Un día de entrenamiento en la base Ikari, como de costumbre los mercenarios Ralf y Clark estaban entrenando sin la presencia de la peli azulada, eso ya no era normal para ellos. Últimamente Leona llegaba tarde a la casa del comandante, siempre salía con una excusa cuando el castaño le preguntaba que era, "misiones individual". Pero no era así algo ella ocultaba detrás de su mirada fría… Ralf había quedado mal desde que la joven militar lo abandono, pero también no era culpa de ella sino que de él, el mismo se busco que la relación se cayera en pedazos… Desde que Whip entro al Ikari Warriors, el coronel estuvo algo distraído con ella, cada vez paseaba más con ella y se olvidaba del pasado con Leona. –Esta vez yo tengo la culpa de todo, amor-pensaba el castaño en tono triste.

La joven de cabellos azulados estaba recostada en su cama, llorando por los recuerdos que había vivido junto con el coronel Jones, él era ese hombre que se preocupaba por su humor, él era esa persona que tanto amaba en secreto sin que su padre se dé cuenta de ello. Ella no podía ver esas fotografías que guardaba la lastimaban aun peor, porque cada foto parecía un recuerdo hermoso para ella, cada momento. -¿Por qué Ralf …Porque?-pronunciaba la militar entre lagrimas.
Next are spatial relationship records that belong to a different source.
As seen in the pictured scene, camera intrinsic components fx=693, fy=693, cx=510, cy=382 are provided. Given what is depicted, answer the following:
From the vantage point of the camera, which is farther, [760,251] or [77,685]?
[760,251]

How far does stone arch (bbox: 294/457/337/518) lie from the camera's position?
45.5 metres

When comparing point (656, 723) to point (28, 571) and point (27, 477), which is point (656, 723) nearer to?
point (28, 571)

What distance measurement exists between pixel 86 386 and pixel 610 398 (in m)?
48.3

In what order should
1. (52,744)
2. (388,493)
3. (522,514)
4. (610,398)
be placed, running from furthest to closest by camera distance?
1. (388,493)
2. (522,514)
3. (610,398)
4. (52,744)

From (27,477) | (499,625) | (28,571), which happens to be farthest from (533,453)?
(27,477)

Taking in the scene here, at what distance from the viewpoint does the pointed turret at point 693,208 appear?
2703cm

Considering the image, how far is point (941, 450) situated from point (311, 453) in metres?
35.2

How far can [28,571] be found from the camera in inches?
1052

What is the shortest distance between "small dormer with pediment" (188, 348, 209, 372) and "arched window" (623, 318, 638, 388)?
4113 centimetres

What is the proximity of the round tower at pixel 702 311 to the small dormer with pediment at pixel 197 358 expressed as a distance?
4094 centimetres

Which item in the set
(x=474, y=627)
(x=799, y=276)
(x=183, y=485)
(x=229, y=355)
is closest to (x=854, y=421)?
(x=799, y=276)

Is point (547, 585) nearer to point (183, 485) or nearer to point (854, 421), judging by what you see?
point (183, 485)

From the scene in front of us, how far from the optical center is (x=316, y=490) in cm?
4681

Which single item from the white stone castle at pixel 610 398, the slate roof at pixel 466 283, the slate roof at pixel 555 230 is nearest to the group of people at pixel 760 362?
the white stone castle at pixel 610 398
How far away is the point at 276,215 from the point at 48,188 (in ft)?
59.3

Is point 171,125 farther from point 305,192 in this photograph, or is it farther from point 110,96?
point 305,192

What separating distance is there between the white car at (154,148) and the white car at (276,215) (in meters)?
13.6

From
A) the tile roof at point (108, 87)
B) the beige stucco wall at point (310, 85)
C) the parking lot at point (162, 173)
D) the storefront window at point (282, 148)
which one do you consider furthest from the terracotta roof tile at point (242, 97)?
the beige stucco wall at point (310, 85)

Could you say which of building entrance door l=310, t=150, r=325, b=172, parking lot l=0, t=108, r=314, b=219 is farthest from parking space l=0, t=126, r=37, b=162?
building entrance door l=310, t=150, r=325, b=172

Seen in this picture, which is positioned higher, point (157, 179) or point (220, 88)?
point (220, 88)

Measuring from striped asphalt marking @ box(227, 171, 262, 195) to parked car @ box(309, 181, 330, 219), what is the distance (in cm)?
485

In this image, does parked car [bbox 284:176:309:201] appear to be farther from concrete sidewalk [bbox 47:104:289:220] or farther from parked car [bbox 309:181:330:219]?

-¿Por qué me lastimaste así?, tan ciega fui para darme cuenta de esto-susurraba la peli azulada limpiándose las lagrimas, aun la joven se acordaba cuando estaban juntos que el la sacaba a pasear para no verla deprimida, desde que Leona se había perdió el control la ultima vez… El coronel comenzó a reanimarla para que no cayera en eso otra vez…Ya todo eso quedo atrás.

*Flash Black*

Ralf estaba en un pequeño bar cenando con la joven del látigo, Whip, el celular del castaño vibraba, pero este simplemente lo ignoraba ya que comía y se pasaba hablando con su nueva compañera.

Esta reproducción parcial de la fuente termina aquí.